O banqueiro Meirelles promete que financiamento, inovação, expansão dos projetos de pequenos irrigantes e melhoria da infraestrutura serão prioridades para que os agricultores sigam ampliando a produtividade. “Outras medidas de apoio estão previstas, como o reforço da segurança no campo e a expansão da telefonia celular, graças ao satélite geoestacionário do Brasil“, conforme seu plano registrado no TSE.

O também banqueiro Amoedo é mais explícito: “A garantia da propriedade privada e da segurança no campo para que o agronegócio tenha todas as condições jurídicas e estruturais para tirar o máximo de seu inigualável potencial“.

Em um plano de governo minguado, Alvaro Dias dedica um tópico ao “Planeta Agro“: Quer elevar a produção em 30% até 2022, com 300 milhões de toneladas de grãos, cereais e leguminosas. Tudo isso com “segurança no campo, com reintegração de posse sumária, seguro rural e armazenagem, defesa animal e vegetal, projeto ferrovias“.

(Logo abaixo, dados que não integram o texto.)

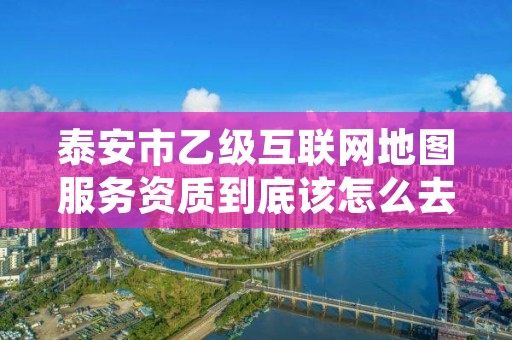 泰安市乙级互联网地图服务资质到底该怎么去申请？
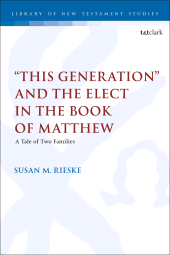 E-book, "This Generation" and the Elect in the Book of Matthew : A Tale of Two Families, T&T Clark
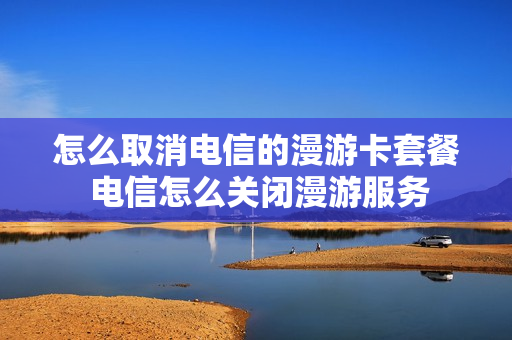 怎么取消电信的漫游卡套餐 电信怎么关闭漫游服务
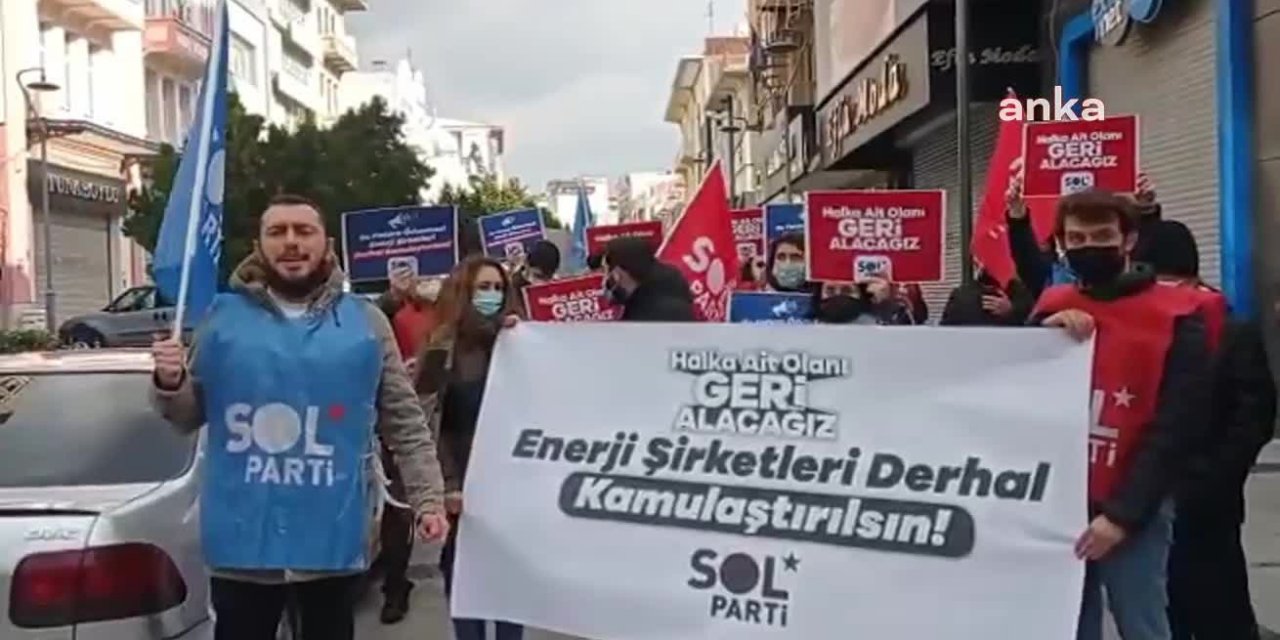 SOL Parti'den protesto: Enerji şirketleri derhal kamulaştırılsın!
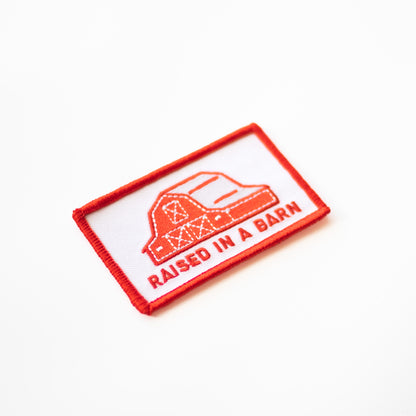 Raised in a Barn - Iron On Patch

Ferrovias, aliás, e hidrovias, “que trarão melhorias ao setor agropecuário“, são prometidas por Daciolo em seu Plano de Nação para a Colônia Brasileira.

A proposta de Eymael é valorizar o agronegócio e apoiá-lo com ações de governo específicas, “valorizando e apoiando ao mesmo tempo os pequenos e médios produtores rurais“.

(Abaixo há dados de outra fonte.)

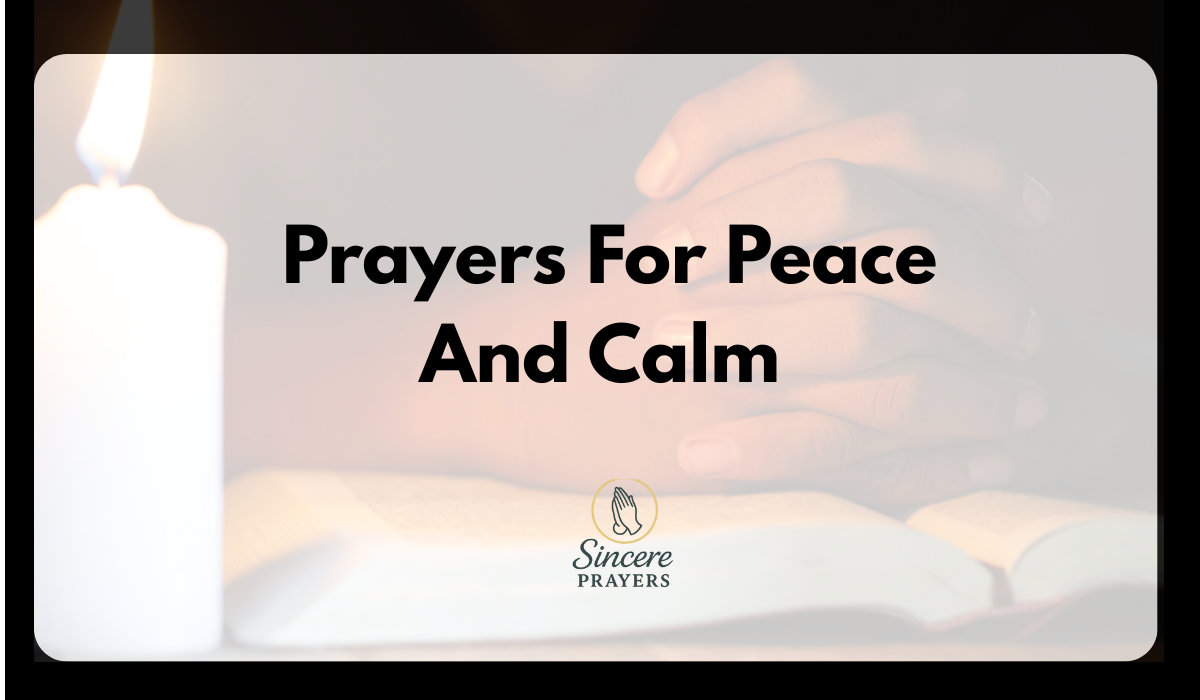 40 Powerful Prayers For Peace And Calm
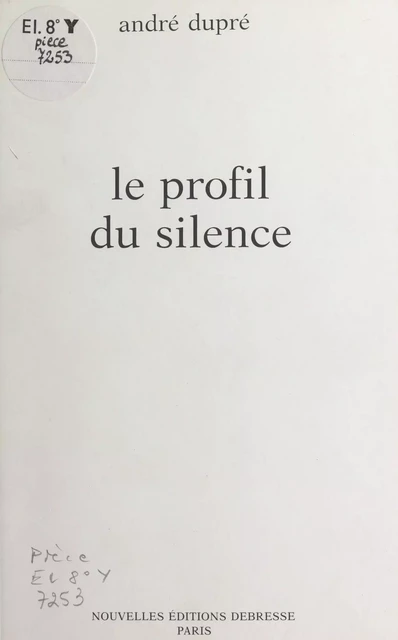 Le profil du silence - André Dupré - FeniXX réédition numérique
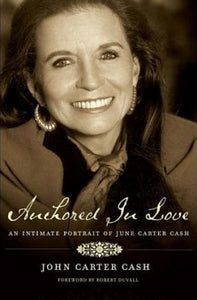 Anchored in Love, An Intimate Portrait of June Carter Cash; John Carter Cash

Defensor de “armas para todos“, Bolsonaro propõe segurança no campo e “solução para a questão agrária” em um pacote que inclui logística de transporte e armazenamento, políticas específicas para consolidar e abrir novos mercados externos e “uma só porta para atender as demandas do agro e do setor rural“.

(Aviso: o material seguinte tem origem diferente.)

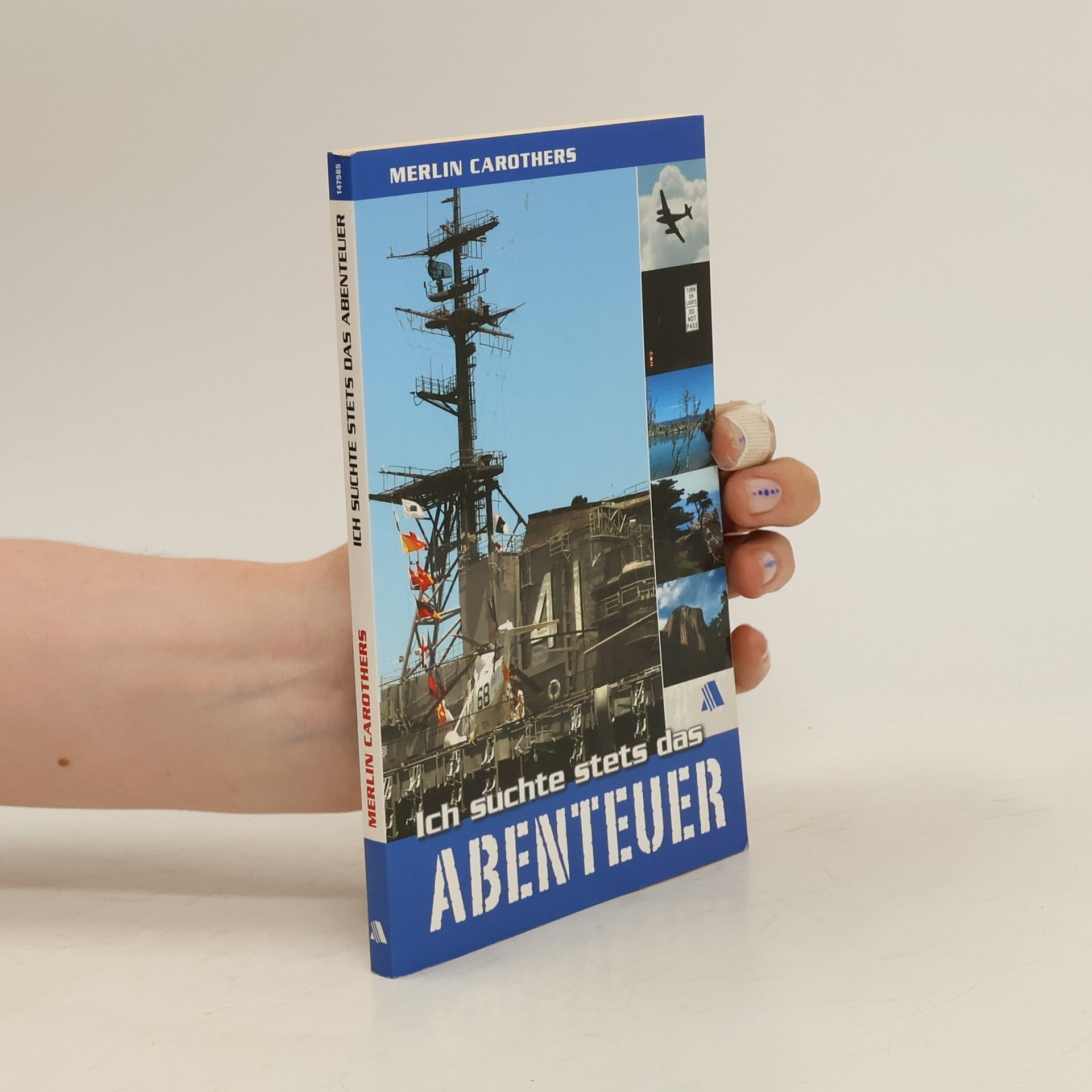 Merlin R Carothers Ich suchte stets das Abenteuer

Seu projeto prevê uma nova estrutura federal agropecuária, que concentra no Ministério da Agricultura a política e economia agrícola, recursos naturais e meio ambiente rural, defesa agropecuária, segurança alimentar, pesca e piscicultura, desenvolvimento rural sustentável e inovação tecnológica. Em entrevistas, como esta ao canal Terra Viva, ele garante que, se for eleito, colocará na pasta representante do agronegócio. Assim, a segurança no campo soa como excelente notícia para os ruralistas.

Na análise do integrante dos fóruns baiano e nacional de combate aos impactos dos agrotóxicos e transgênicos, o agrônomo Ruy Muricy, as propostas refletem a luta de classes por trás da disputa.

A luta contra os agrotóxicos ou a redução do seu uso tem origem nos movimentos ambientalistas e foi paulatinamente sendo incorporada pelos partidos de esquerda e movimentos sociais do campo. Com o advento dos verdes no parlamento tal bandeira também foi incorporada à pauta ambiental“, afirma. “Não é de estranhar que apenas a candidatura de cunho ambientalista e aquelas de esquerda tenham um enfrentamento na questão do Brasil figurar no cenário mundial como o maior consumidor de venenos agrícolas.”

Repensar o modelo agrário e agrícola do país, conforme Muricy, não é portanto tarefa para os partidos à direita. “O agronegócio baseado em monocultivos para exportação é ‘por natureza’, desculpem o trocadilho, indutor de desequilíbrios ambientais que criam um ciclo vicioso de necessidade de doses crescentes de venenos. Acrescente-se fertilizantes químicos, tratores, implementos e aviões que derramam chuva de agrotóxicos e a isso chama-se ‘mercado’.”

O outro lado da moeda é a agricultura camponesa ou familiar, que encontrou o caminho da agroecologia – o diálogo com a natureza, com romantismo, mas também ciência, e chama-se ‘riqueza’ distributiva. A velha luta de classes, mas com uma variável que significa a própria sobrevivência do planeta e por extensão da odisseia humana. Mas, quem está mesmo se importando com questões tão filosóficas e existenciais diante do convencimento do eleitorado pra depositar seu voto na urna?